Cheat – Netflix – Mini Series

A multi-faceted, ITV produced, standalone drama which uses its title to encompass the many different scenarios that “Cheating” can be applied to, as co-stars Katherine Kelly (Leah) and Molly Windsor (Rose) go head to head in a claustrophobic thriller set amongst the hallowed halls of what is intimated to be the University of Oxford.

Leah is an up and coming academic, desperately trying to get a foothold in the exploitative, competitive realm of academia. Harbouring hopes of becoming a renowned name in the sociological world, aside from teaching her many classes she is in the midst of writing her first book. Within her final year cohort resides self entitled, spoilt and unloved Rose, a very bright student with very little appetite for application of her talents and who harbours sociopathic characteristics.

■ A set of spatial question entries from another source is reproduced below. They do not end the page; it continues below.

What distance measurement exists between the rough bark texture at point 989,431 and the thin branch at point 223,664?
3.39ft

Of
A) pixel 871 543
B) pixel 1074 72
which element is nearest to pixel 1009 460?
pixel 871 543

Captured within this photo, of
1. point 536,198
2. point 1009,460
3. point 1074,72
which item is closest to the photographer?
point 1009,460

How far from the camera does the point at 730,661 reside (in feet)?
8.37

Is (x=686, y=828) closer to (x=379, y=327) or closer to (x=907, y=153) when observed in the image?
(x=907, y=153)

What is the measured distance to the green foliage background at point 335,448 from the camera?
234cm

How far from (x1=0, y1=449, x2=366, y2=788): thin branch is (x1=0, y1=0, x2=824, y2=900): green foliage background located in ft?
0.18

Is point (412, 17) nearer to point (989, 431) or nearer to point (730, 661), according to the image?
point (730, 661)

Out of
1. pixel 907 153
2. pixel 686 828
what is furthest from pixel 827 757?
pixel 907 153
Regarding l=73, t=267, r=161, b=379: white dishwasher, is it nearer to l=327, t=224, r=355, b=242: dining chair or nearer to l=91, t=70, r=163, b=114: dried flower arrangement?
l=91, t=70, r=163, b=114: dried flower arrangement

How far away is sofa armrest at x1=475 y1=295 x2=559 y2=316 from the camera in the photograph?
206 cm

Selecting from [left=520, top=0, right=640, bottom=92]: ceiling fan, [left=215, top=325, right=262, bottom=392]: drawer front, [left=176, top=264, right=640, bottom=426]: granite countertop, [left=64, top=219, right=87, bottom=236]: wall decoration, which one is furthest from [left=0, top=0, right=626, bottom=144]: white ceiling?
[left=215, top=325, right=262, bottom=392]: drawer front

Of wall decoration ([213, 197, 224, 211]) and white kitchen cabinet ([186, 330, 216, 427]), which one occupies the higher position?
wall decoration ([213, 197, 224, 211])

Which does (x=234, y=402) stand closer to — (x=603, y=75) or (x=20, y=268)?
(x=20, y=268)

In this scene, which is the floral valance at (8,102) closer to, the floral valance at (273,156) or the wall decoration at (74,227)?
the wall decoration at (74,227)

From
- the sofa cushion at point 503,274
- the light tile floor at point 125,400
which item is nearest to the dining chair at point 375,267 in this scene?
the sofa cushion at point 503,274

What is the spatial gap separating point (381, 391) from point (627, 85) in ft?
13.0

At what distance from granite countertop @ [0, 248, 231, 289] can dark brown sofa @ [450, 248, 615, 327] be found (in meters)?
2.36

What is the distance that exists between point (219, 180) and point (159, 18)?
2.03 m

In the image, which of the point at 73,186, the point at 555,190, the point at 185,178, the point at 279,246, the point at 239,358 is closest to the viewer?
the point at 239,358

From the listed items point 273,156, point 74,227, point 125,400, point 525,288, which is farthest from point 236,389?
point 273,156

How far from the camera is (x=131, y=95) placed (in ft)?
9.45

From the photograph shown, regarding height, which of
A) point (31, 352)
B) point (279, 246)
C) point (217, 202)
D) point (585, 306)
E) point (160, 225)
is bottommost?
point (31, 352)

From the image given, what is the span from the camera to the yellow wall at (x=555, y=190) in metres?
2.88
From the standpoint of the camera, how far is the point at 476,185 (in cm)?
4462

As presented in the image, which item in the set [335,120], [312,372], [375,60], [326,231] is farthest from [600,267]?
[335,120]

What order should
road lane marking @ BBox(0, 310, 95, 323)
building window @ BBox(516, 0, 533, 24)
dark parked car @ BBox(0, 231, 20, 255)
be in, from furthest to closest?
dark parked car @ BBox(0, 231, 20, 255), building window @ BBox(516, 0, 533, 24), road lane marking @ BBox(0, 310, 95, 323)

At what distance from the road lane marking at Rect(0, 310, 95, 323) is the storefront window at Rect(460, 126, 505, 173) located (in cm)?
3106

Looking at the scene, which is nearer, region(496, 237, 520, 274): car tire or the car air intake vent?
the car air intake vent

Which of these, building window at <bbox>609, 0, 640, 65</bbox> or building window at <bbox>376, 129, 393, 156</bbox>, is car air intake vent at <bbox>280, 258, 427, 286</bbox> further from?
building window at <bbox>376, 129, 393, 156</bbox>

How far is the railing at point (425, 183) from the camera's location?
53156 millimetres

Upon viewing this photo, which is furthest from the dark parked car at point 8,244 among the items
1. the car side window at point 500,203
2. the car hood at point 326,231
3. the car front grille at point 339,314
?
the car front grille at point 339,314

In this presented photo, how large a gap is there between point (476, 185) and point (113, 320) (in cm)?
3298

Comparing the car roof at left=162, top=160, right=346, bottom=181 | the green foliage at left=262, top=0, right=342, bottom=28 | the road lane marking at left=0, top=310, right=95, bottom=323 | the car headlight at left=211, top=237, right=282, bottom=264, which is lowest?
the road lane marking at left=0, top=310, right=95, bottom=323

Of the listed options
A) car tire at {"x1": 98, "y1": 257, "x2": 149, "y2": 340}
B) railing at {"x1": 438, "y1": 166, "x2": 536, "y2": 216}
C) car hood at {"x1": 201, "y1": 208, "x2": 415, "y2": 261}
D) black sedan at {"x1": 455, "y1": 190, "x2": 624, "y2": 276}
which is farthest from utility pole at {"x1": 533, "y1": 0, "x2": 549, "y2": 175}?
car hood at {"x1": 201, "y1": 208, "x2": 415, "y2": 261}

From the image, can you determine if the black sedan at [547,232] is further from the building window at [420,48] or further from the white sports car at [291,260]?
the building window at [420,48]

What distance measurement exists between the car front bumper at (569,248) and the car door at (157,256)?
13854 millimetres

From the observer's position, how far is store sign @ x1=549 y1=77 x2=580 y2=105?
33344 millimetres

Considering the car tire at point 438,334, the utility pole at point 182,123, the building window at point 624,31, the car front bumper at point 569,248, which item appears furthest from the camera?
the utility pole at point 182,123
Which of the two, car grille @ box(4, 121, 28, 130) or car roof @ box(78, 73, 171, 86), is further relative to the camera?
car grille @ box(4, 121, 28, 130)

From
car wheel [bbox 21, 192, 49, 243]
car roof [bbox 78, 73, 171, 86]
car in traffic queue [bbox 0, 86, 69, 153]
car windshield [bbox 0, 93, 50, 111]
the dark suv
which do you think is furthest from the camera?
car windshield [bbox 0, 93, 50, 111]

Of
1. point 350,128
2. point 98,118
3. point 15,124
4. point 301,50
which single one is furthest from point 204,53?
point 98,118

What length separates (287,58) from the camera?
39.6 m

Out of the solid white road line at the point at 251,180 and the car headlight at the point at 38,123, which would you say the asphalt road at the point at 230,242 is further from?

With a toxic fixation of being ‘noticed’ by her teacher, Rose embarks on a series of attention seeking, corner cutting measures which bring her sharply into focus on campus. Spurred on by her academic integrity and not wanting to besmirch her Father’s reputation as an esteemed, retired, sociological Professor in his own right, Leah takes a stand against Rose’s tactics assuming she is dealing with just another student who is trying to cut corners. This does not go down very well and what follows is four high stakes episodes of cat and mouse conflict with a bucket load of collateral damage.

Windsor- who’s remorseless and cold demeanour is key to the moderate success of this series- steals the show by passing off Rose’s criminal antics with child like contempt. The female leads are joined by Tom Goodman-Hill who has perfected the role as self absorbed, hapless partner (a role he played similarly in Humans) by floating through the story not realising that his selfishness is what accelerates widespread damage.

What stops this show from being truly great are the number of tired clichés which surround the plot. The inappropriate teacher-student relationship, two dimensional characters making decisions that normal folk can’t identify with and the over egged posh accents over emphasised by the cast who would have you think the higher education environment is purely for the upper classes. This is compounded further by the borderline questionable ‘commonness’ of Lara, a seemingly token-black working class-done good fellow academic who seems to be the only one with an inkling of what is going on but who simply acts as a story device for discussing relationships and career choices!

Not bad for an easy watch and definitely not the worst thing British TV has produced in the last couple of years but ultimately quite a shallow story with a rushed resolution.